(Records)
##########

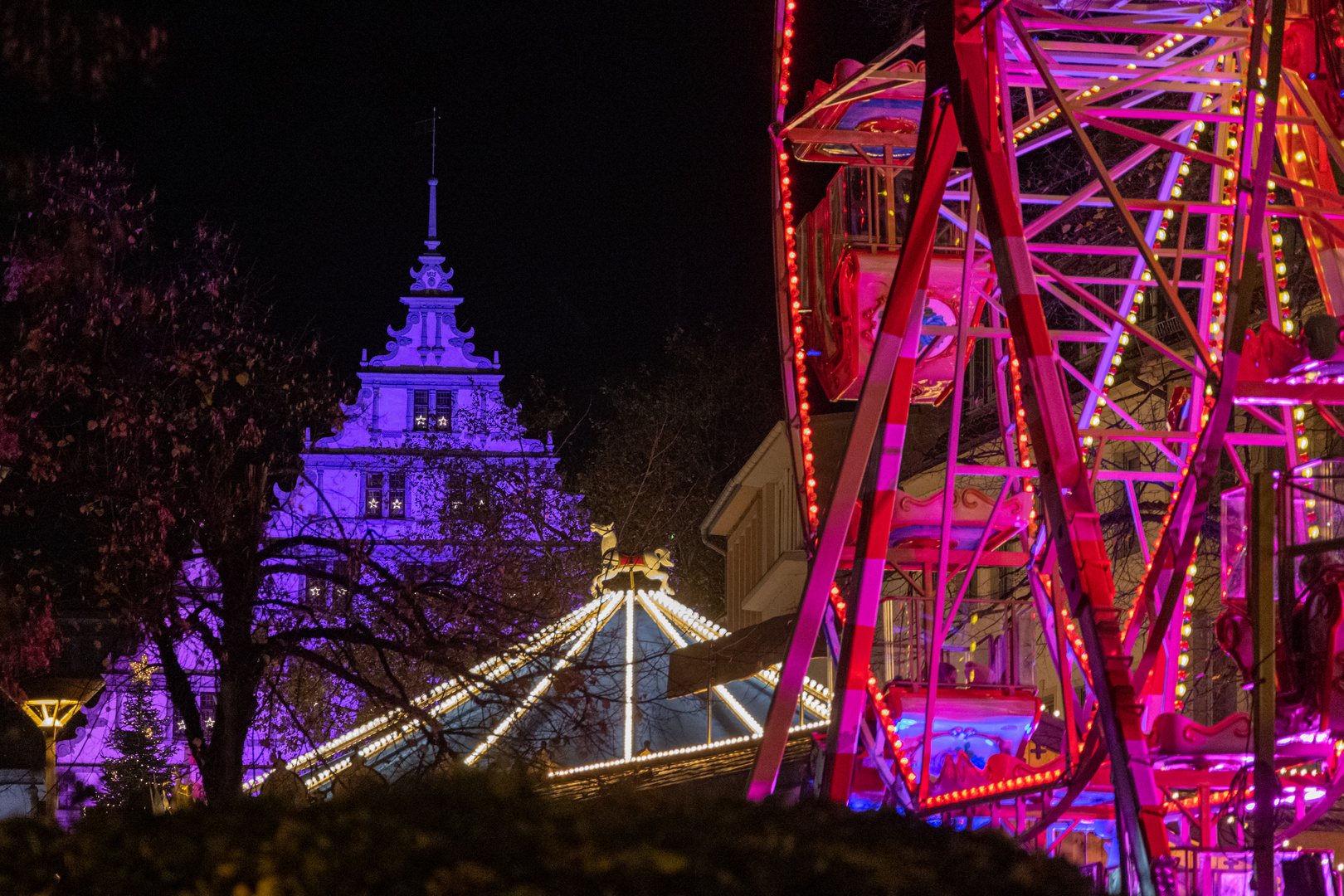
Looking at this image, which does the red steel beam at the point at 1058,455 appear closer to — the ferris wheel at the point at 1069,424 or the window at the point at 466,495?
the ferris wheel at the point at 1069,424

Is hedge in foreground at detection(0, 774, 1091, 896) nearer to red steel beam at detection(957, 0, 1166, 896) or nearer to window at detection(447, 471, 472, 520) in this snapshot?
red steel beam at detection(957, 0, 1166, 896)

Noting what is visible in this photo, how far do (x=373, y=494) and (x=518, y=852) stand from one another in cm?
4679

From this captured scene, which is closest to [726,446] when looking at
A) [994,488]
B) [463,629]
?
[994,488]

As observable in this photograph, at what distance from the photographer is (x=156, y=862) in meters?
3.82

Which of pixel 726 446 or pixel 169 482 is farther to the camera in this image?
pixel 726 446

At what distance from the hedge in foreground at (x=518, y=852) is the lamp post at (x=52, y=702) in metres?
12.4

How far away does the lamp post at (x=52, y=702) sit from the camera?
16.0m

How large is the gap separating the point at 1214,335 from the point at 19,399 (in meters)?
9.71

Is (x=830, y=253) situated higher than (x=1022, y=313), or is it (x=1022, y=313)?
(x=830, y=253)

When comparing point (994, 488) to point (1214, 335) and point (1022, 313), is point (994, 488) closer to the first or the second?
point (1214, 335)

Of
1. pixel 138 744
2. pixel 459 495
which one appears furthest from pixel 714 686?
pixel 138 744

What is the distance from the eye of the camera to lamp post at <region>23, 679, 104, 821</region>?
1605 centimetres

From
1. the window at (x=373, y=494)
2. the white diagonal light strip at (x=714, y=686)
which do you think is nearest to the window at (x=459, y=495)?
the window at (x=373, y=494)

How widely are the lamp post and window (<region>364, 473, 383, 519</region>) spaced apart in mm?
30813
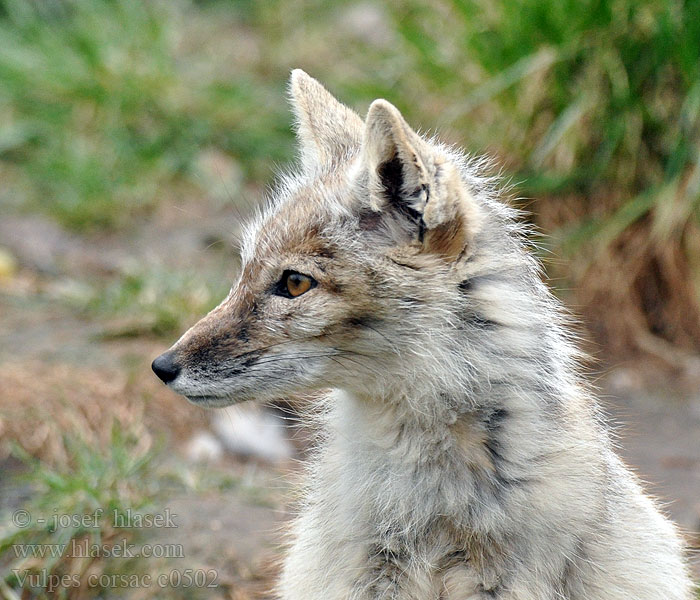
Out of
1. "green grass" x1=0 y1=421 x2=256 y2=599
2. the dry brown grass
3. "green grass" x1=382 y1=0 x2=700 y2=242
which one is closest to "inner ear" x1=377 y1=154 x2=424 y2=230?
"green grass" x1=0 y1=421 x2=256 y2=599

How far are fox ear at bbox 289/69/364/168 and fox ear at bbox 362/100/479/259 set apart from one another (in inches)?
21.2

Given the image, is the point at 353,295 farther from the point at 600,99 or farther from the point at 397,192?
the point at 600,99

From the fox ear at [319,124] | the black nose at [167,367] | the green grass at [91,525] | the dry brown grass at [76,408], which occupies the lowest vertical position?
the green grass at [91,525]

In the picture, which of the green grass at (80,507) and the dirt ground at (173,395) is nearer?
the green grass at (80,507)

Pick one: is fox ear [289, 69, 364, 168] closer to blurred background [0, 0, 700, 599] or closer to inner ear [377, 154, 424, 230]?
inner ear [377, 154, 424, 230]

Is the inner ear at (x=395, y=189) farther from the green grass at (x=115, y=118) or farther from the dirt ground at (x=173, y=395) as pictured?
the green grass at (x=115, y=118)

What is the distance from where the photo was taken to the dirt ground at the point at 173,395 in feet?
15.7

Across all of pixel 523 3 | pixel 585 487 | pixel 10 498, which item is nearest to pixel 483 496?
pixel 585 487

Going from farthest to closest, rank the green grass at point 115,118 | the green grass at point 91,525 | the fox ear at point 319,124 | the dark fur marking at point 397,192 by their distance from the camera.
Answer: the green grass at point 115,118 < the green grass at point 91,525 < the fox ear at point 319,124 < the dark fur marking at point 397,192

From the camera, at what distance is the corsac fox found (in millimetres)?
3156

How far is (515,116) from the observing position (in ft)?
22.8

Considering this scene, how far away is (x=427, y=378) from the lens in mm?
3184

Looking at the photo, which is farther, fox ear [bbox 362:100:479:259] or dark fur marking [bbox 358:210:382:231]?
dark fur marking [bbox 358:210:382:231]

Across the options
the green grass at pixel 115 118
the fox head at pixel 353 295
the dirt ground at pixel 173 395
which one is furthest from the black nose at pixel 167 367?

##########

Objective: Change "lamp post" to "street light" everywhere it appears in the data above, and write the data out again with everything else the same. Leave the pictures out.

Solution:
Looking at this image, which does the red steel beam at the point at 1058,455 appear closer to — the ferris wheel at the point at 1069,424 or the window at the point at 466,495?
the ferris wheel at the point at 1069,424

Is hedge in foreground at detection(0, 774, 1091, 896) nearer to red steel beam at detection(957, 0, 1166, 896) or nearer to window at detection(447, 471, 472, 520) in this snapshot?
red steel beam at detection(957, 0, 1166, 896)

Noting what is visible in this photo, how far do (x=373, y=494) and (x=518, y=852) stand from one another in cm?
4679

From this captured scene, which is closest to [726,446] when looking at
A) [994,488]
B) [463,629]
?
[994,488]

As observable in this photograph, at what distance from the photographer is (x=156, y=862) in meters?
3.82

Which of pixel 726 446 or pixel 169 482 is farther to the camera in this image?
pixel 726 446

At what distance from the hedge in foreground at (x=518, y=852) is the street light at (x=52, y=702) in metres?
12.4

How far away does the street light at (x=52, y=702) sit from the camera?
16.0m

How large is the gap separating the point at 1214,335 from the point at 19,399 (in meters)?
9.71

Is (x=830, y=253) situated higher than (x=1022, y=313), or is it (x=1022, y=313)?
(x=830, y=253)

When comparing point (994, 488) to point (1214, 335) and point (1022, 313), is point (994, 488) closer to the first or the second?
point (1214, 335)

Of
1. pixel 138 744
2. pixel 459 495
which one appears furthest from pixel 714 686?
pixel 138 744

What is the distance from the eye of the camera to street light at <region>23, 679, 104, 821</region>?
1605 centimetres

From
1. the window at (x=373, y=494)
2. the white diagonal light strip at (x=714, y=686)
which do you think is nearest to the window at (x=459, y=495)?
the window at (x=373, y=494)

How widely are the street light and window (<region>364, 473, 383, 519</region>) spaced apart in mm?
30813
Out of
1. "green grass" x1=0 y1=421 x2=256 y2=599
2. the dry brown grass
3. "green grass" x1=382 y1=0 x2=700 y2=242
which one is closest to "inner ear" x1=377 y1=154 x2=424 y2=230?
"green grass" x1=0 y1=421 x2=256 y2=599

How far are fox ear at bbox 289/69/364/168 and fox ear at bbox 362/100/479/259 set apart from one another (in inches)?
21.2

Given the image, is the point at 353,295 farther from the point at 600,99 or farther from the point at 397,192?
the point at 600,99

From the fox ear at [319,124] | the black nose at [167,367] | the green grass at [91,525] | the dry brown grass at [76,408], which occupies the lowest vertical position?
the green grass at [91,525]

In the picture, which of the green grass at (80,507) and the dirt ground at (173,395) is nearer?
the green grass at (80,507)

Pick one: is fox ear [289, 69, 364, 168] closer to blurred background [0, 0, 700, 599] or closer to inner ear [377, 154, 424, 230]?
inner ear [377, 154, 424, 230]

Is the inner ear at (x=395, y=189) farther from the green grass at (x=115, y=118) or farther from the dirt ground at (x=173, y=395) as pictured?
the green grass at (x=115, y=118)

What is the distance from where the photo was taken to the dirt ground at the point at 173,395 in feet?
15.7

Across all of pixel 523 3 | pixel 585 487 | pixel 10 498, which item is nearest to pixel 483 496?
pixel 585 487

Going from farthest to closest, rank the green grass at point 115,118 | the green grass at point 91,525 | the fox ear at point 319,124 | the dark fur marking at point 397,192 by their distance from the camera.
Answer: the green grass at point 115,118 < the green grass at point 91,525 < the fox ear at point 319,124 < the dark fur marking at point 397,192

From the camera, at what distance is the corsac fox found (in millimetres)?
3156

How far is (515,116) from the observing position (in ft)?
22.8

Considering this scene, how far away is (x=427, y=378) from the lens in mm?
3184

Looking at the photo, which is farther, fox ear [bbox 362:100:479:259] or dark fur marking [bbox 358:210:382:231]?
dark fur marking [bbox 358:210:382:231]

Across the options
the green grass at pixel 115 118
the fox head at pixel 353 295
the dirt ground at pixel 173 395
which one is furthest from the black nose at pixel 167 367?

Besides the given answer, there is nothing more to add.